烟气中的SO3、SO2,HF及其它酸性物质会导致塔体金属发生化学腐蚀,脱硫塔内还存在电化学腐蚀、磨蚀、结晶腐蚀、垢下腐蚀和氯离子腐蚀[5]。在以上多种方式的共同作用下,受到内涂玻璃鳞片、聚烯烃共聚物、改性聚脲或纳米复合涂料等物质防护的脱硫塔仍可能发生腐蚀。
目前,对脱硫塔的检测主要有外观损伤、钢材厚度、力学性能、焊缝缺陷检测和构件变形等项目[6]。以上检测项目能够有效对停机后的脱硫塔健康状态进行评测。但是,对运行中的脱硫塔腐蚀状态进行有效检测未见文献报道。结合脱硫塔运行参数和结构参数,本文提出了采用传热学反演的方法根据表面红外热像进行运行中脱硫塔壁厚定量检测,并以某厂的烟气脱硫塔为对象进行了实验验证。
1. 脱硫塔传热模型
研究对象为图 1所示的脱硫塔,其内部环境复杂,无法布置有效的温度测量装置;脱硫过程是一个包含了传热、传质和化学反应的复杂过程,难以准确地用数学语言描述。
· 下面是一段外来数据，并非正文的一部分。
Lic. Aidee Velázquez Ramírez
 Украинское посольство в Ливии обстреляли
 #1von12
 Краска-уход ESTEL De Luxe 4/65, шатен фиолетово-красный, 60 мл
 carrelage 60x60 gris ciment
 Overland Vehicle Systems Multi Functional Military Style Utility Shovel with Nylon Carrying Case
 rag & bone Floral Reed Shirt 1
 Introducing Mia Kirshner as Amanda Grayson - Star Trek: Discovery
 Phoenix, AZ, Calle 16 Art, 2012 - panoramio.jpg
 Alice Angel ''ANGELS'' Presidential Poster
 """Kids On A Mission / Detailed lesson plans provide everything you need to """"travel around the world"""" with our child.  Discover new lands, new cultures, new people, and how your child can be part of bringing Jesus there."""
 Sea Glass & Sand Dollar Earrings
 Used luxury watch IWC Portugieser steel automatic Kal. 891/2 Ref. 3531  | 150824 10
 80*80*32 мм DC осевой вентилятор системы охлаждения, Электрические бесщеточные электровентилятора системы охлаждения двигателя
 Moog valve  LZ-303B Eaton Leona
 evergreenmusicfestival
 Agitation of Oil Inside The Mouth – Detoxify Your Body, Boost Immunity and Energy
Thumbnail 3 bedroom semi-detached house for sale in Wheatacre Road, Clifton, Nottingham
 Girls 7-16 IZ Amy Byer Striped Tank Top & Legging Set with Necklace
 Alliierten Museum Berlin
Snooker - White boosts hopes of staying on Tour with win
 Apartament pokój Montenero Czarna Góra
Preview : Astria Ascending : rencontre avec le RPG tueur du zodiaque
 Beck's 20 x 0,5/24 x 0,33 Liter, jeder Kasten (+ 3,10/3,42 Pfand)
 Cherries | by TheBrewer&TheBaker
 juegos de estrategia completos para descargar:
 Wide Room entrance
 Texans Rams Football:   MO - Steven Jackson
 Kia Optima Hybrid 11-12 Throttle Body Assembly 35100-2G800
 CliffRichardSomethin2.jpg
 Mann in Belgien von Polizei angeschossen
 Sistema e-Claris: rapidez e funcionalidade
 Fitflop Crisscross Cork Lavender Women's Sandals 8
为了建立脱硫塔的传热模型,本文进行以下简化:
1)脱硫塔为轴对称结构,内壁面热流沿周向分布均匀;
2)脱硫塔内部有玻璃鳞片防腐涂层,涂层质地均匀且热物性参数为各向同性;
3)烟气和石灰浆液对脱硫塔的传热,可等效为对脱硫塔内壁施加有沿轴向分布的加热热流;
4)忽略脱硫塔内部喷嘴和支撑结构对脱硫塔壁面温度分布的影响;
5)忽略脱硫塔内壁和防腐涂层的接触热阻;
6)忽略脱硫塔的轴向导热;
7)脱硫塔的温度场为稳态。
脱硫塔浆液区是腐蚀的重灾区,本文以浆液区段为研究对象,简化后的脱硫塔浆液区如图 2所示,具体几何参数及热物性参数见表 1。脱硫塔内壁s1存在轴向分布热流,外表面s2与环境存在对流换热,且s2面上的温度可以直接测量,其他表面s3绝热。记x=(ϕ, θ, z)为空间坐标向量,脱硫塔温度场的控制方程为:
表 1 脱硫塔几何参数及热物性参数Table 1. Geometric parameters and thermophysical parameters ofdesulfurization towerMaterial Thickness /
mmDiameter/
mmThermal conductivity/
[W/(m·K)]Anticorrosive
coating4 5520 0.35 The tower wall 14 5528 48.85 $$\frac{1}{r}\frac{\partial }{{\partial r}}(\lambda (\mathit{\boldsymbol{x}})r\frac{{\partial T(\mathit{\boldsymbol{x}})}}{{\partial r}}) + \frac{1}{{{r^2}}}\frac{\partial }{{\partial \varphi }}(\lambda (\mathit{\boldsymbol{x}})\frac{{\partial T(\mathit{\boldsymbol{x}})}}{{\partial \varphi }}) + \frac{\partial }{{\partial z}}(\lambda (\mathit{\boldsymbol{x}})\frac{{\partial T(\mathit{\boldsymbol{x}})}}{{\partial z}}) = 0$$ (1) 边界条件为:
$$ - \lambda (\mathit{\pmb{x}})\frac{{\partial T(\mathit{\pmb{x}})}}{{\partial n}} = q(z)\;\quad \mathit{\pmb{x}} \in {s_1}$$ (2) $$ - \lambda (\mathit{\pmb{x}})\frac{{\partial T(\mathit{\pmb{x}})}}{{\partial n}} = h(T(\mathit{\pmb{x}}) - {T_f})\;\quad \mathit{\pmb{x}} \in {s_2}$$ (3) $$ - \lambda ({\mathit{\pmb{x}}})\frac{{\partial T({\mathit{\pmb{x}}})}}{{\partial n}} = 0\;\;\;\;\;{\mathit{\pmb{x}}} \in {s_3}$$ (4) 式中:q(z)为内壁沿轴向z的热流密度分布;h为表面s2的对流换热系数;Tf为环境温度;n为表面的外法线方向。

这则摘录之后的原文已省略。